┌────────
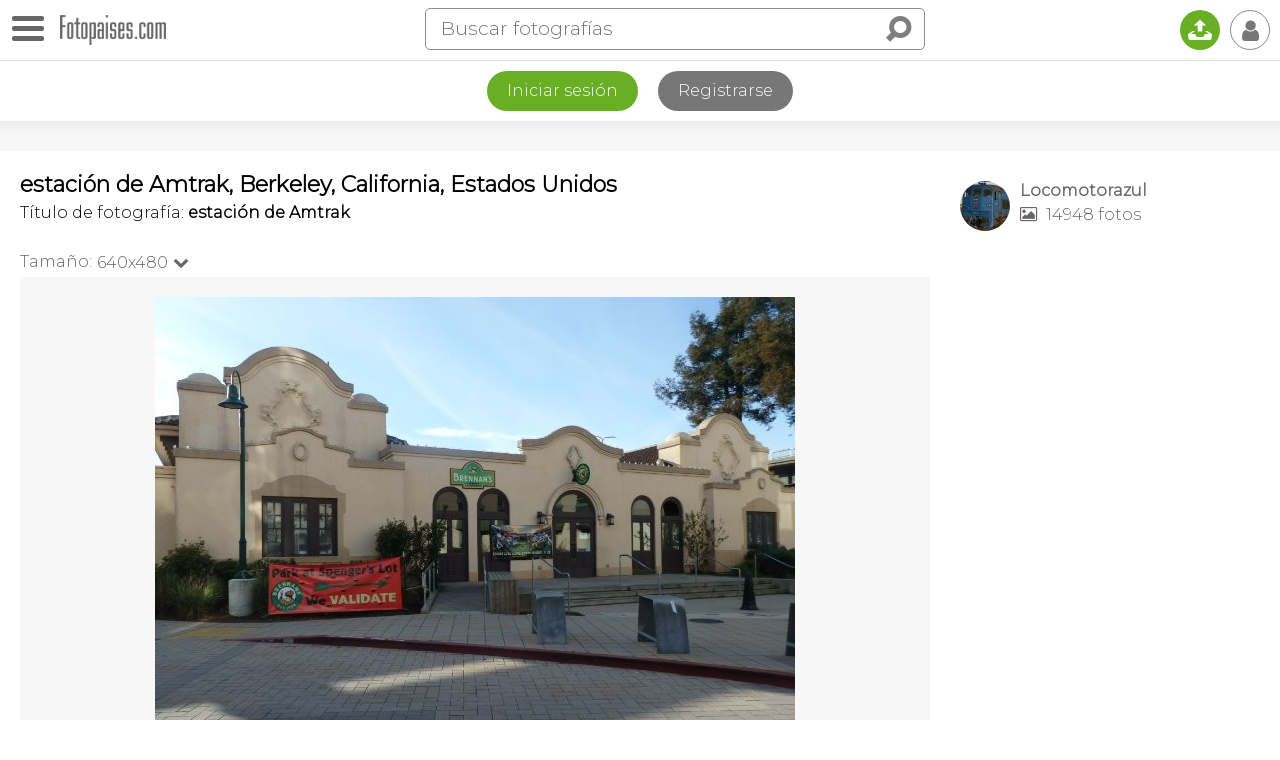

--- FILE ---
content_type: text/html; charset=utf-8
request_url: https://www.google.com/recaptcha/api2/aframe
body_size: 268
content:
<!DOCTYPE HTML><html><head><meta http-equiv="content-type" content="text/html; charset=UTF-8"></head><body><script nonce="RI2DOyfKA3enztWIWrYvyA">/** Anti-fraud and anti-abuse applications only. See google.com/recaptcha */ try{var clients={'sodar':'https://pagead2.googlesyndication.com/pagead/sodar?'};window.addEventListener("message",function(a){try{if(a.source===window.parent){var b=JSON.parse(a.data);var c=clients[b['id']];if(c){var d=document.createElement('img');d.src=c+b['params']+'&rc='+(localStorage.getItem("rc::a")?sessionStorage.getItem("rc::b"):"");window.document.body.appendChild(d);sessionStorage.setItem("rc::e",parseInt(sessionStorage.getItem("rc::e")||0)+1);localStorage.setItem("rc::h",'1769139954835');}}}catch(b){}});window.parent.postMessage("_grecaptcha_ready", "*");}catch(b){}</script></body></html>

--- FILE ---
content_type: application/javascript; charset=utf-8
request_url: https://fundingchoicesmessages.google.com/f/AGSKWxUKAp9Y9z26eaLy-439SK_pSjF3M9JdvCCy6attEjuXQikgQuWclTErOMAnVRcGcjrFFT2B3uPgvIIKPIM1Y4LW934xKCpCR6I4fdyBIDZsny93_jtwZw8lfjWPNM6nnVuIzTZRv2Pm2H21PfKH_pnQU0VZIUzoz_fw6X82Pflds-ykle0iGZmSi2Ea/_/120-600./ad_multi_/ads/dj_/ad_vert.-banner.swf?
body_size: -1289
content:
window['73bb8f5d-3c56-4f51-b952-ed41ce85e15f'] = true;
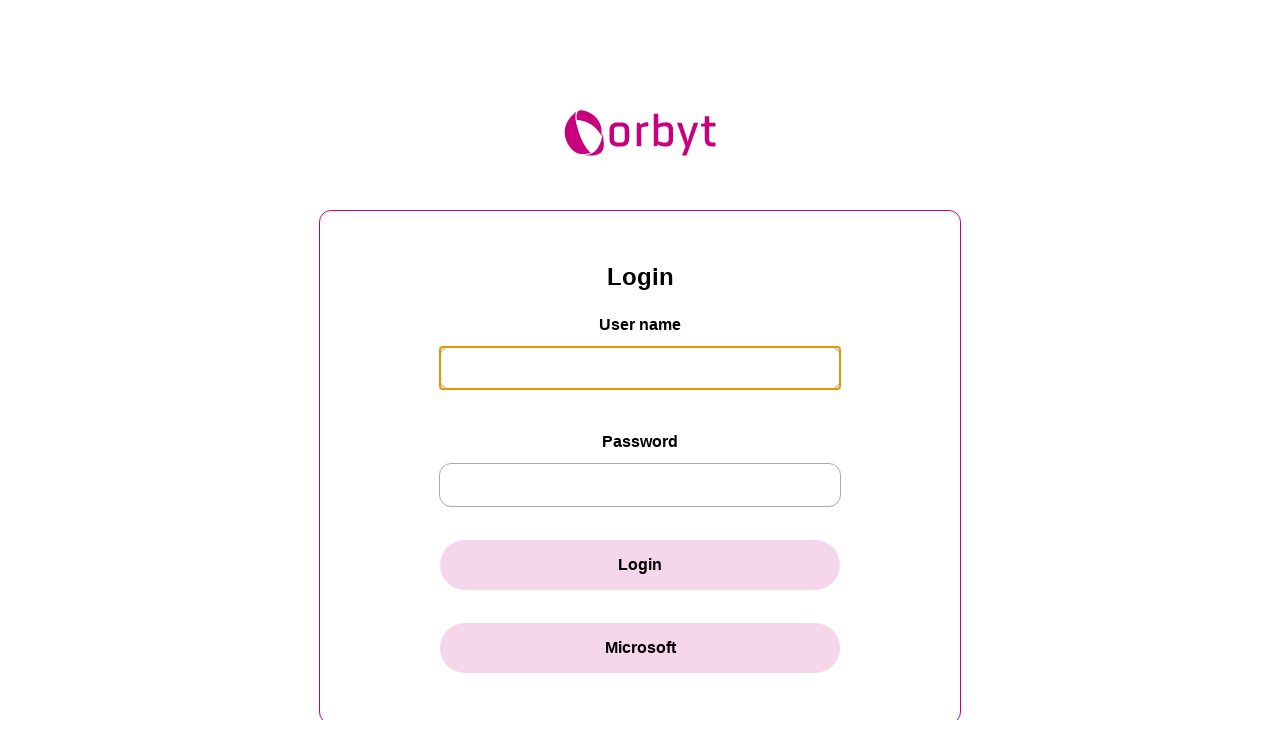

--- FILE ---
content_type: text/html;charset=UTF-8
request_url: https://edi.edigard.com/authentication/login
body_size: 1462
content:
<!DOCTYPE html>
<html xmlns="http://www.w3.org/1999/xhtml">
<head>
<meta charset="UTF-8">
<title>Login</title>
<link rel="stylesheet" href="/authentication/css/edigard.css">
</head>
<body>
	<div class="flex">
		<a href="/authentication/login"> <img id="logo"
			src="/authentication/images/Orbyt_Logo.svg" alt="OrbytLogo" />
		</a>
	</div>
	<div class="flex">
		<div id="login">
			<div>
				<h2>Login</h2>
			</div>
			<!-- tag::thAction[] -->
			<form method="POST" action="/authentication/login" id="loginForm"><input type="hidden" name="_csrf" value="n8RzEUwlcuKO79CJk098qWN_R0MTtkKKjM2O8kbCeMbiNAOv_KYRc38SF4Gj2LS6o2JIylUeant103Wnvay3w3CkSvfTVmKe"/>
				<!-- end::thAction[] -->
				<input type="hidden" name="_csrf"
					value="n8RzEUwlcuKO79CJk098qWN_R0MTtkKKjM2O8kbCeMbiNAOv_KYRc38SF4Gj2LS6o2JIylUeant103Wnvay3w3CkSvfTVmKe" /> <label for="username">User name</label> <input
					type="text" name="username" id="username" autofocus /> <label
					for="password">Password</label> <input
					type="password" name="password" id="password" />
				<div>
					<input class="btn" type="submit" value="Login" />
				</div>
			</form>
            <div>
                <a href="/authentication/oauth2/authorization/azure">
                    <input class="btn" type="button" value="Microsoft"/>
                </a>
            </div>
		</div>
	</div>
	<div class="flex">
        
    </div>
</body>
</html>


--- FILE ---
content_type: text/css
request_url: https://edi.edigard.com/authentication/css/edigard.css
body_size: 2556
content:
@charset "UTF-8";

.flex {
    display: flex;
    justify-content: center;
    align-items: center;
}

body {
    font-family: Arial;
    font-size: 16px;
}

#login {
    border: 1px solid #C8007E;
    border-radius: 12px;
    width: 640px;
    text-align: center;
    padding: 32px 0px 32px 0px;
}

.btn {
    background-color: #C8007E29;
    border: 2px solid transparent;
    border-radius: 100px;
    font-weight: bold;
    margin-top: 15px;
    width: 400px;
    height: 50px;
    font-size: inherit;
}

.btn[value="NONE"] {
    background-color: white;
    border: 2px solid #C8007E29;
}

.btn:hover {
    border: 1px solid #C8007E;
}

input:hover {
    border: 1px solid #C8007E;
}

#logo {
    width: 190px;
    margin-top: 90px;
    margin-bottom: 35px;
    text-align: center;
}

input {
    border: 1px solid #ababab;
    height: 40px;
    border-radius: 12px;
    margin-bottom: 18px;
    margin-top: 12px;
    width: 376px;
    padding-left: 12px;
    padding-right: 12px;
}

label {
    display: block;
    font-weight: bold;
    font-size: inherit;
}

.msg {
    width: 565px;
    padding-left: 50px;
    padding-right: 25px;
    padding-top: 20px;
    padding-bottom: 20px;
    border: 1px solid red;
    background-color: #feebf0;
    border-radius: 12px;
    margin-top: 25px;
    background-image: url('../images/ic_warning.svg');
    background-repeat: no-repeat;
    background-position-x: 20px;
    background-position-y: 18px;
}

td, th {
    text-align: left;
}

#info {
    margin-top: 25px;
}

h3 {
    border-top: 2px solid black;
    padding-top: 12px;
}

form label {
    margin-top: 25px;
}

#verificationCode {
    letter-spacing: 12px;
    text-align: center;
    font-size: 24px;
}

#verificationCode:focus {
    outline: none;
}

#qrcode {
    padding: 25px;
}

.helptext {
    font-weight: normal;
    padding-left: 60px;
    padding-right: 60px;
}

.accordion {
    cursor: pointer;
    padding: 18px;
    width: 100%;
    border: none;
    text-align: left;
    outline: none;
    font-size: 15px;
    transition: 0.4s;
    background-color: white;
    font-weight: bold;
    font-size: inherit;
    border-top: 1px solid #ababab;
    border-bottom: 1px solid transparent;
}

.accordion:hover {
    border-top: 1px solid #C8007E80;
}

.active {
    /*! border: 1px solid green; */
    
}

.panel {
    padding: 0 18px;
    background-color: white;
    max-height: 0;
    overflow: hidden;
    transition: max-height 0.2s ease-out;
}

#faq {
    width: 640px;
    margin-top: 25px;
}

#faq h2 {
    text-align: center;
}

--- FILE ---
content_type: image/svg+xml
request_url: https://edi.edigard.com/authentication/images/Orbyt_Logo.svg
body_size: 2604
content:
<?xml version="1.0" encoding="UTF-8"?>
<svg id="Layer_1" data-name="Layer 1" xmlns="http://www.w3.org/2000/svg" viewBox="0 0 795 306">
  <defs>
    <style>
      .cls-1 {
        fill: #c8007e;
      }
└────────
Your task is to copy each line of the data above that holds "label".

					value="n8RzEUwlcuKO79CJk098qWN_R0MTtkKKjM2O8kbCeMbiNAOv_KYRc38SF4Gj2LS6o2JIylUeant103Wnvay3w3CkSvfTVmKe" /> <label for="username">User name</label> <input
					type="text" name="username" id="username" autofocus /> <label
					for="password">Password</label> <input
label {
form label {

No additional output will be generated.